DOCUMENT
Common Area Exclusive Use Common Area Reciprocal Easements Partitioning Common Area Adverse Possession


Easement Defined. An easement is a right to use or enter onto the property of another in a specified manner without possessing it. The easement benefits the owner of the easement (the dominant tenement) and burdens the land of the landowner (the servient tenement). Reciprocal easements are found in deeds and sometimes in an association's CC&Rs.

Reciprocal Easements as Common Area


Planned Developments. Common areas may consist of mutual or reciprocal easement rights appurtenant to the separate interests. In a planned development, common areas may consist entirely of reciprocal easement rights appurtenant to the separate interests. (Civ. Code § 4095(b)), Lauckhart v. El Macero Homeowners Ass'n (2023) 92 Cal.App.5th 889) The easements are deemed common area even though they are located on privately owned property. 

If a subdivision includes only public streets and no common areas, it is a standard subdivision. If the streets are private and maintained by a homeowners' association, with the power to assess owners for maintenance and repair costs, then the subdivision is a planned development. 

Utility Company Easements. For a reciprocal easement to exist, there must be a shared burden. Easements for the installation of utilities do not qualify because they run in only one direction—the burden is only on the homeowner. There is no shared burden. The utility companies have not granted an easement to the homeowners, so they are burdened. Accordingly, they do not create a common area. (Id. 1216) An easement granted by a homeowner to a utility company does not qualify as a reciprocal easement because it is not mutual. There is no shared burden because the easement runs in one direction only — the burden is on the homeowner only. With respect to associations, utility companies do not grant easements to homeowners or the association. Thus, the utility companies are not burdened.

GIVEN REQUEST
Answer these questions from the text on reciprocal easements:
1. What is the land burdened by an easement called?
2. What kind of subdivision has only public streets and no common areas?
3. Why does an easement granted to a utility company not count as a reciprocal easement?
The material after this point comes from a different source.

RECORD LIST

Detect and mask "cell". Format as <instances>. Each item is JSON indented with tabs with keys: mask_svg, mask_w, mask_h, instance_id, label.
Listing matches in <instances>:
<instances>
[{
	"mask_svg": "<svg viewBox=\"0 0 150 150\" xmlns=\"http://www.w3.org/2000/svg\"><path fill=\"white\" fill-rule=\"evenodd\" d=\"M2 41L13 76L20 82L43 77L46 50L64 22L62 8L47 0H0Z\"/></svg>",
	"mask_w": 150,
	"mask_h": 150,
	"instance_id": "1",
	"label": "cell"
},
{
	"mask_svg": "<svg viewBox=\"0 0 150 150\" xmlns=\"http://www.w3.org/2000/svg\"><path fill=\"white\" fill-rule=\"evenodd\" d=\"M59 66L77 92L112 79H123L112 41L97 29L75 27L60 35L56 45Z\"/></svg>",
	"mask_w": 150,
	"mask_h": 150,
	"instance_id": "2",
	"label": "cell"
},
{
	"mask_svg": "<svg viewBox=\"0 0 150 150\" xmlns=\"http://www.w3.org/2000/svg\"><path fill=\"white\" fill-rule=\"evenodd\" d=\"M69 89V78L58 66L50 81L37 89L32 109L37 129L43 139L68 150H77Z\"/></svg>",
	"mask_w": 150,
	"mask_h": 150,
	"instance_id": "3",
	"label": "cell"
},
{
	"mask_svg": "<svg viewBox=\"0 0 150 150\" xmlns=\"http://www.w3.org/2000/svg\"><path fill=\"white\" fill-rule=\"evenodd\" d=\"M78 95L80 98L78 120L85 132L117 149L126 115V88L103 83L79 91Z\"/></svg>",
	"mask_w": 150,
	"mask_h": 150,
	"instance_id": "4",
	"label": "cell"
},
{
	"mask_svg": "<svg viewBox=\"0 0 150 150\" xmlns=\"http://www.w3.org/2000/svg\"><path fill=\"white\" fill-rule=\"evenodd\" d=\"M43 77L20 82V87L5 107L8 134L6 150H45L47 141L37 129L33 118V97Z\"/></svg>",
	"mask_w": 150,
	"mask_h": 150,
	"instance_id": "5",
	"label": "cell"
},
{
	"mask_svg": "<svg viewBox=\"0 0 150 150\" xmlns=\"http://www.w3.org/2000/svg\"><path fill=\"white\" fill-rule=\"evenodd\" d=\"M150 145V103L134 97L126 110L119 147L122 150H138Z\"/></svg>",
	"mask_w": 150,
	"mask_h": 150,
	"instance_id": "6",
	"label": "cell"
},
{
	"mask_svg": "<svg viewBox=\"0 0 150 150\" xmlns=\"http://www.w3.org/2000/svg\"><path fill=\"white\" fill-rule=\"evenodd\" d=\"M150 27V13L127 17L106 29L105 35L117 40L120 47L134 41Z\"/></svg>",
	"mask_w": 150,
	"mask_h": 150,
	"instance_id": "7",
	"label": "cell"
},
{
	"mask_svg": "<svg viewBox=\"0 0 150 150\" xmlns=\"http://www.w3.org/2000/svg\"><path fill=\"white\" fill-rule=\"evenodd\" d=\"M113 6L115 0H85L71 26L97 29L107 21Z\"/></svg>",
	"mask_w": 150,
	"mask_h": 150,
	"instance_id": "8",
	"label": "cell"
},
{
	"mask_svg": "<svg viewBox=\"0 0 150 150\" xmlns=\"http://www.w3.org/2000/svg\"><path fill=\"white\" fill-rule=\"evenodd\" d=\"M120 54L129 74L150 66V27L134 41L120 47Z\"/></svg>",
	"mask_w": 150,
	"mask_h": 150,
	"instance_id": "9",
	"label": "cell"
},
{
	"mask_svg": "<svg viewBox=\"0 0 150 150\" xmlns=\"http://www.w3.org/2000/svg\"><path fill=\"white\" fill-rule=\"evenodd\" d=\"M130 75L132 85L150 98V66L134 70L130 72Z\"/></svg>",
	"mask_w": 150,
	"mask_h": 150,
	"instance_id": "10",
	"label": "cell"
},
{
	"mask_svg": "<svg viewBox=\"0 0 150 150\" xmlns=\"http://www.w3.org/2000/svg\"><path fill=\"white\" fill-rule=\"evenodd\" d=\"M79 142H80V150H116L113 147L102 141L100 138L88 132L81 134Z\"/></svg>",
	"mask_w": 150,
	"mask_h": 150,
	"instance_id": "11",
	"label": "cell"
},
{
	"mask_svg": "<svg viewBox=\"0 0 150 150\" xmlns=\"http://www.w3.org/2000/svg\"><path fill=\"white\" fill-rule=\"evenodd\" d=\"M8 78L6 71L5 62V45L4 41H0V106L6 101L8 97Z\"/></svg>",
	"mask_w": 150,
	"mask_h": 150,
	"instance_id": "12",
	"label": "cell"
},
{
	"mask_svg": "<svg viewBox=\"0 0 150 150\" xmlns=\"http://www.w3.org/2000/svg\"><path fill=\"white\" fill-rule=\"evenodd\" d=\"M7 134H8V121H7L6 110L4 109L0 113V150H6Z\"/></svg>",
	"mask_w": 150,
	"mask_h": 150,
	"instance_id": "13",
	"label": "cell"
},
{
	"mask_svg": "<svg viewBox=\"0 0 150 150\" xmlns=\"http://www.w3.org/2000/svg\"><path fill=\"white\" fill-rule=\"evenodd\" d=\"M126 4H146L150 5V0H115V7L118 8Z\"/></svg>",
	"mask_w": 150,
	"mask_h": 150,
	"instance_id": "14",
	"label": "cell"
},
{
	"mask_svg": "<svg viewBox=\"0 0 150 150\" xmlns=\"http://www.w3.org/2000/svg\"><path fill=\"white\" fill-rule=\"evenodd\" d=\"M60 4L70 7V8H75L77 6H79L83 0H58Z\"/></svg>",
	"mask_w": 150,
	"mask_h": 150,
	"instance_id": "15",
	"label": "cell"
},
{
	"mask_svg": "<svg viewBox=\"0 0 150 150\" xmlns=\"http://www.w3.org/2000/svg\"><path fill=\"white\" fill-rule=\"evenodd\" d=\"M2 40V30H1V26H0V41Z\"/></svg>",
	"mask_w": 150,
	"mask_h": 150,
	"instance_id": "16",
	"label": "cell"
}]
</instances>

REPLY TO THE TASK
1. The servient tenement.
2. A standard subdivision.
3. It is not mutual. It runs in only one direction, so the burden falls only on the homeowner and there is no shared burden.